Exercise tasks →
- 1) In the passage on Feminine Maintenance, which two treatments are called delightful?
- 2) Extend the passage on Feminine Maintenance, picking up right after its final sentence.
──────── Selected excerpt
First of all, happy birthday! The proper start of a new decade is always exciting (although without wanting to be a total downer, the 20s kinda suck. The 30s are much better. Trust me.) And welcome! Your godmother has introduced you to the hellish world of what I call Feminine Maintenance. Feminine Maintenance refers to the various time-consuming, wallet-draining, self-lobotomising treatments one submits oneself to in order to be considered acceptable feminine by important people such as glossy magazine writers and deranged men who think women should look like Barbie dolls under their clothes.

It's pretty goddamn easy to construct a feminist argument against Feminine Maintenance – look! I just did it in the paragraph above without even breaking into an unfeminine sweat! – but that is not our business here today. For a start, you've been given a treat for your birthday and, quite rightly, you want to use it. Second, not all Feminine Maintenance is some misogynist hell cooked up by the screenwriters of Death Becomes Her (a stonecold 1990s classic that has been undeservedly forgotten). Facials and massages, for a start, are delightful. But what really determines how good Feminine Maintenance is for your mind and soul is why you are doing it in the first place.
────────────────
──────── Extracted material
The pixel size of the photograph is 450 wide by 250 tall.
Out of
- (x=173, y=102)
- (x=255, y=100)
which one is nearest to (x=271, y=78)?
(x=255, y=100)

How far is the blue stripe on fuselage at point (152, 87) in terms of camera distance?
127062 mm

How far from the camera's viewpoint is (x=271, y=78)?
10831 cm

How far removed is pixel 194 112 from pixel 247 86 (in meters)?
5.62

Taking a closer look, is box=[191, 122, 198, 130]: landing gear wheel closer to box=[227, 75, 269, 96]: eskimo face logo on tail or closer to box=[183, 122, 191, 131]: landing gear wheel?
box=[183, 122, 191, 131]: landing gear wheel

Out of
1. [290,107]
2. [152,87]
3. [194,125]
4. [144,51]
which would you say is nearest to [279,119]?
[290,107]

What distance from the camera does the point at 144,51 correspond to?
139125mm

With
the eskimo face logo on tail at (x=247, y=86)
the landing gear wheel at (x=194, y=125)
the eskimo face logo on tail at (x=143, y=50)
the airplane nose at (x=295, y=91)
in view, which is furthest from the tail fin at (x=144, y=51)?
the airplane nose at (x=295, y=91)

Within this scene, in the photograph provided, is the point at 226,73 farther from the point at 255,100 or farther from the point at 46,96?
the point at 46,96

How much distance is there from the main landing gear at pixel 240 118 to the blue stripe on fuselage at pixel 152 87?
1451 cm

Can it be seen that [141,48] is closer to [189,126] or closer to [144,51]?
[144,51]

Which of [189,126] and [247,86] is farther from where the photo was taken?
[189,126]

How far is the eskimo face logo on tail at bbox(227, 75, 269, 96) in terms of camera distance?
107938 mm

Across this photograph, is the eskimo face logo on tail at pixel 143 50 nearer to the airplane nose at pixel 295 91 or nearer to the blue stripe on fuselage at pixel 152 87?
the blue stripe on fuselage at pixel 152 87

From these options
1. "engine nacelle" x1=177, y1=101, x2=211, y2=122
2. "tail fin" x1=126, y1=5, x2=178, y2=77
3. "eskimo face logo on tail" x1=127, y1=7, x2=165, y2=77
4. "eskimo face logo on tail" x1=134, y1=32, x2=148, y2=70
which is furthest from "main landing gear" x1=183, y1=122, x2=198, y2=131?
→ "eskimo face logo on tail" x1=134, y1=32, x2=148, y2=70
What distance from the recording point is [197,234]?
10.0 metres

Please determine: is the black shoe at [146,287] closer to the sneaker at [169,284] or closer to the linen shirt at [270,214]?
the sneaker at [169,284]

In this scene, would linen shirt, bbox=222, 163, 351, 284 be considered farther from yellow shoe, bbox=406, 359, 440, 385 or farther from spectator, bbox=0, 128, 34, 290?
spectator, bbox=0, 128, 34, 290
────────────────
Answers for the exercise →
- 1) Facials and massages.

- 2)
I'm going to let you in on a little trick, Maya, one that it took me until I was about 35 to figure out. The only reason you should ever engage in any kind of Feminine Maintenance is if it gives you – you, yourself, just you – pleasure. It's your money and time that's being spent here so if you're not actually enjoying the experience or results then there really is no point. This, I think you'll agree, rules out waxing and anything else that causes actual pain.

Next, know this now and know it well: there is no treatment that will make you look radically different. There! You are now smarter than the various female celebrities and misguided women who pay for ridiculous treatments with names like "blood transfusion facials" and "gold facials" and God knows what else. The most a facial will do is make you look vaguely better rested and better moisturised, no matter what the beautician promises.

There may come a time when you're older when you find yourself compelled to endure various treatments that aren't any fun but the results, to your mind, compensate for the pain. Hair colouring is one such example: as the great Nora Ephron wrote in her hilarious essay On Maintenance, "Sometimes I think that not having to worry about your hair any more is the secret upside of death," and ain't that the truth. Now that I am in the middle of my fourth decade I go for regular eyebrow threading appointments because without them I tend to confuse my reflection in the mirror with that of Bert from Sesame Street (God bless those hirsute Semitic roots). I don't do this for anyone else, just me, because finding yourself talking to your own reflection about Ernie and rubber ducks is just awkward. At least it is in public bathrooms.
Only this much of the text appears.